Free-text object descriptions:
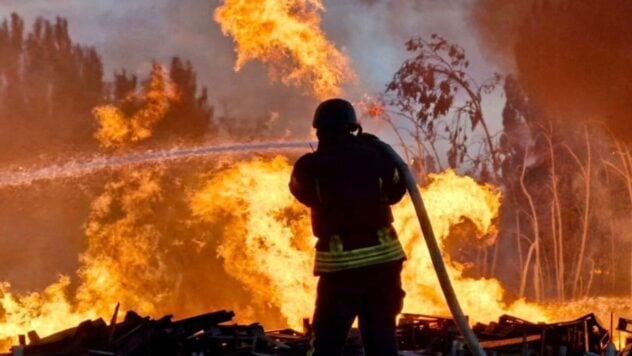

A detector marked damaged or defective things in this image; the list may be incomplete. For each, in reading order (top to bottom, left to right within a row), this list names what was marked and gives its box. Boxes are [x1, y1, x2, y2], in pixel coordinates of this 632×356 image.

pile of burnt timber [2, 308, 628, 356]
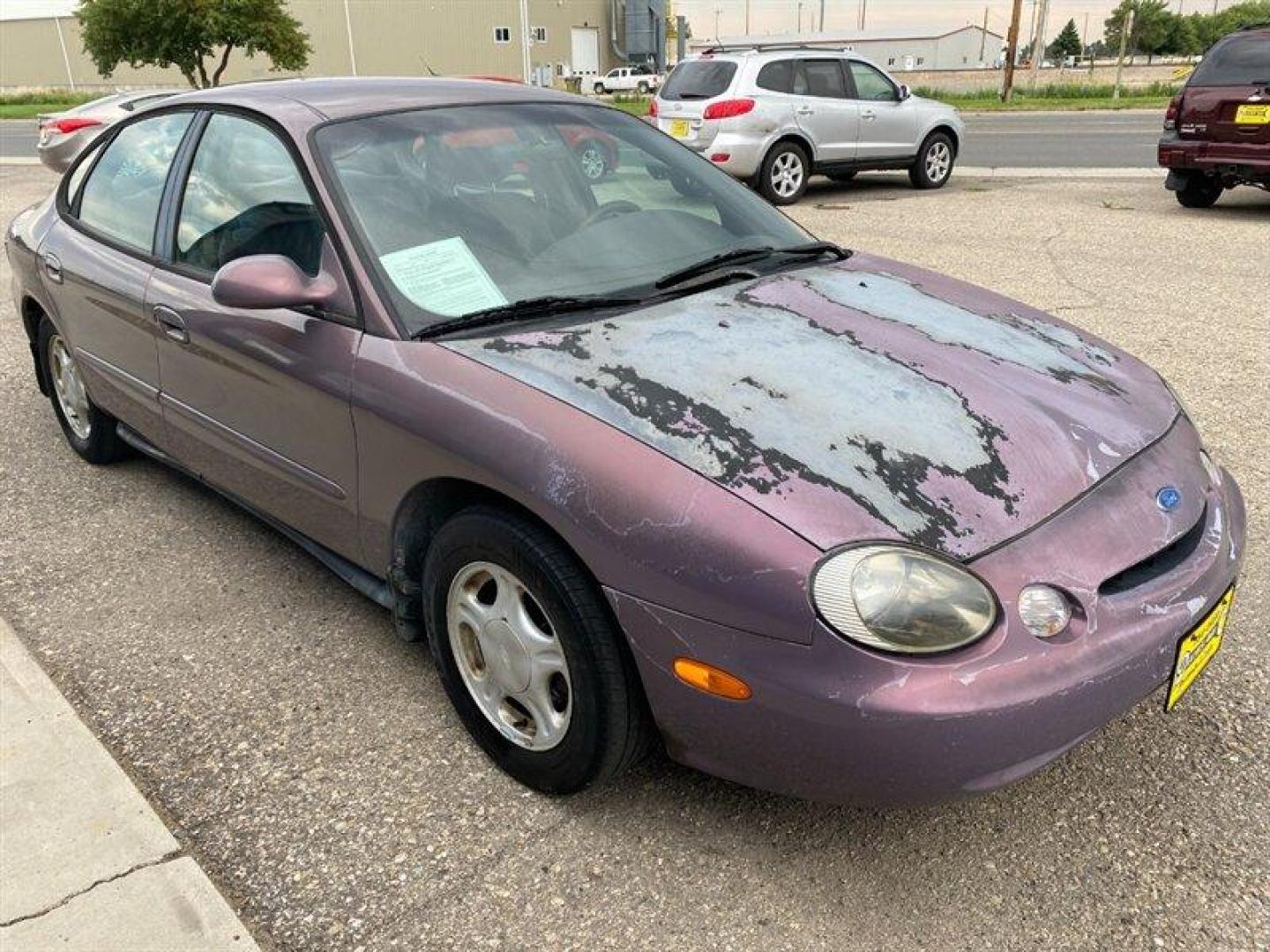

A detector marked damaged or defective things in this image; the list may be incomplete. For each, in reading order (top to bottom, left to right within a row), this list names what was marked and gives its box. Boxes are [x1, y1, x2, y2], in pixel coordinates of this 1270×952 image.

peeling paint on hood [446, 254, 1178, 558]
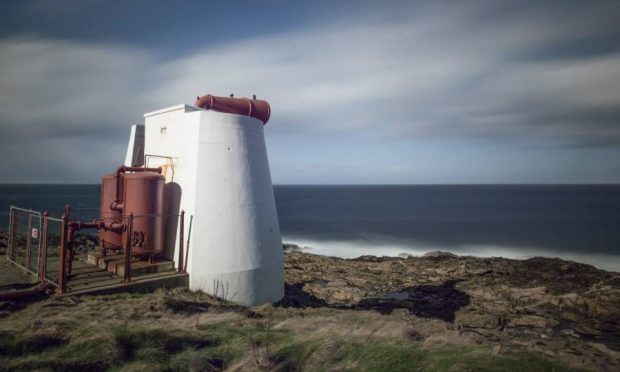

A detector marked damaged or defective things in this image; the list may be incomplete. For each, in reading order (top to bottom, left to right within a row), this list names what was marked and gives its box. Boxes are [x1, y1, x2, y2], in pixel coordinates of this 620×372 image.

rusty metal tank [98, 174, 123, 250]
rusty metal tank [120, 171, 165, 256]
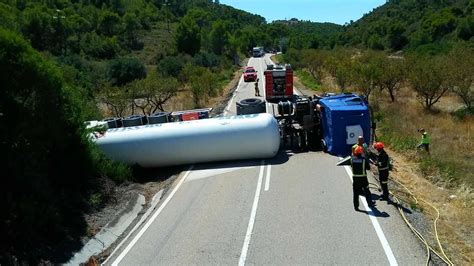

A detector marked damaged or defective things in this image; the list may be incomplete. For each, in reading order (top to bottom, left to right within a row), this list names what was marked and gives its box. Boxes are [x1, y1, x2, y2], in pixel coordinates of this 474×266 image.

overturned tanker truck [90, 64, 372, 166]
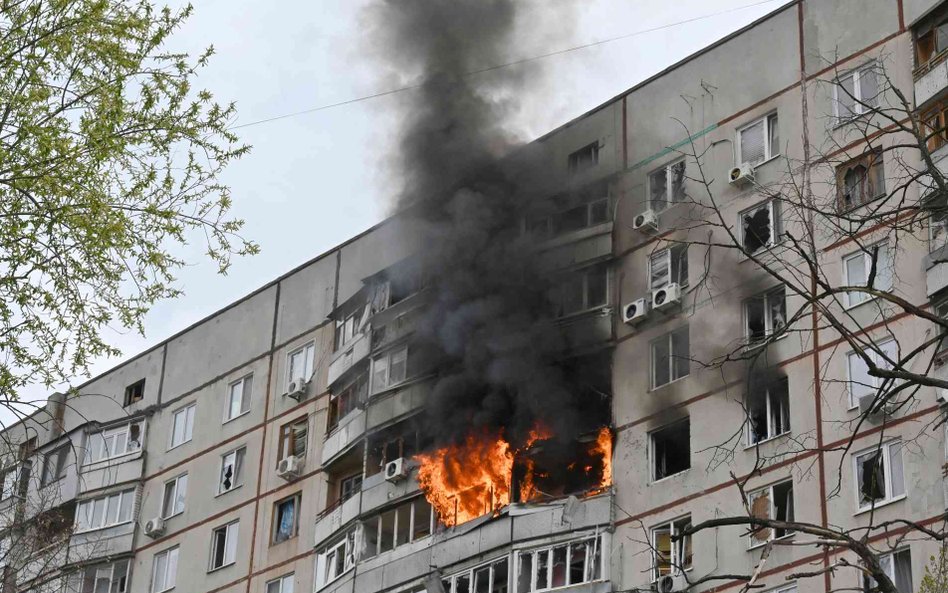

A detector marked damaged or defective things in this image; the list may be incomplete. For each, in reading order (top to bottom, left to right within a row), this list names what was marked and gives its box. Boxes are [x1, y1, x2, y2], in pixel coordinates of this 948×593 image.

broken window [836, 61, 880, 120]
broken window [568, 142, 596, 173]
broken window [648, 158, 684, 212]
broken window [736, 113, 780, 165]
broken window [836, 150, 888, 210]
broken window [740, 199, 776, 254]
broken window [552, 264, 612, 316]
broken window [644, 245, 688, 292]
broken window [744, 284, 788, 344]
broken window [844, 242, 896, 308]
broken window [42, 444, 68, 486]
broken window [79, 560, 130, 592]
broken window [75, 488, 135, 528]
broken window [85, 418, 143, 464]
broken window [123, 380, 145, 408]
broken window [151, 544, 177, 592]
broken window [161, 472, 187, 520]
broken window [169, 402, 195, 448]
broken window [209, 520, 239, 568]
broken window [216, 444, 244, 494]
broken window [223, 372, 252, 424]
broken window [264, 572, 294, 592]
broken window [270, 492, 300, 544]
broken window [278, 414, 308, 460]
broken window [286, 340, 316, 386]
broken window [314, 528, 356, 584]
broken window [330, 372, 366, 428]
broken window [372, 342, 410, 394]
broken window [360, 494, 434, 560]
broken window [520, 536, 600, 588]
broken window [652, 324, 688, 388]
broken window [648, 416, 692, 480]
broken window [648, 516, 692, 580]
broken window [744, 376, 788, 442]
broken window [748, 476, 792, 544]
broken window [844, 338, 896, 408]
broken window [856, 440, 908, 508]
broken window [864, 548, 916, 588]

* Exercise aim:
Write out each entry word for word, images excluded.

* Output:
A detector marked damaged or defective things in this image; the list may be incomplete. For each, in reading order (top to bottom, left to right within a row), this list names what was marked and gives its box. Boxes are [x1, y1, x2, y2], in pixel coordinates of this 632×356 image.

pile of burnt timber [2, 308, 628, 356]

A detector marked damaged or defective things in this image; the list may be incomplete. For each, in reading order (top to bottom, left to right within a row), this list names what was marked and gives its box. Boxes are [x1, y1, x2, y2], in pixel coordinates of this 1270×952 image.

peeling paint on hood [446, 254, 1178, 558]

A detector marked damaged or defective things in this image; the list may be incomplete. For each, in reading order (top to bottom, left to right within a row), this list names what was marked and gives its box. Boxes are [x1, y1, x2, y2], in pixel coordinates of this 620×372 image.

rusty metal tank [98, 174, 123, 250]
rusty metal tank [120, 171, 165, 256]

A detector marked damaged or defective things in this image; the list may be incomplete. For each, in reading order (top to bottom, left to right within a row), this list names what was marked and gives its box. Boxes are [x1, y1, x2, y2], in pixel coordinates of this 474×266 image.

overturned tanker truck [90, 64, 372, 166]

A detector marked damaged or defective things in this image; the list may be incomplete. For each, in reading order (top to bottom, left to right within a row), this list names what was marked and gives its box. Boxes are [x1, y1, x2, y2], in pixel coordinates of this 948×593 image.

broken window [836, 61, 880, 120]
broken window [568, 142, 596, 173]
broken window [648, 158, 684, 212]
broken window [736, 113, 780, 165]
broken window [836, 150, 888, 210]
broken window [740, 199, 776, 254]
broken window [552, 264, 612, 316]
broken window [644, 245, 688, 292]
broken window [744, 284, 788, 344]
broken window [844, 242, 896, 308]
broken window [42, 444, 68, 486]
broken window [79, 560, 130, 592]
broken window [75, 488, 135, 528]
broken window [85, 418, 143, 464]
broken window [123, 380, 145, 408]
broken window [151, 544, 177, 592]
broken window [161, 472, 187, 520]
broken window [169, 402, 195, 448]
broken window [209, 520, 239, 568]
broken window [216, 444, 244, 494]
broken window [223, 372, 252, 424]
broken window [264, 572, 294, 592]
broken window [270, 492, 300, 544]
broken window [278, 414, 308, 460]
broken window [286, 340, 316, 386]
broken window [314, 528, 356, 584]
broken window [330, 372, 366, 428]
broken window [372, 342, 410, 394]
broken window [360, 494, 434, 560]
broken window [520, 536, 600, 588]
broken window [652, 324, 688, 388]
broken window [648, 416, 692, 480]
broken window [648, 516, 692, 580]
broken window [744, 376, 788, 442]
broken window [748, 476, 792, 544]
broken window [844, 338, 896, 408]
broken window [856, 440, 908, 508]
broken window [864, 548, 916, 588]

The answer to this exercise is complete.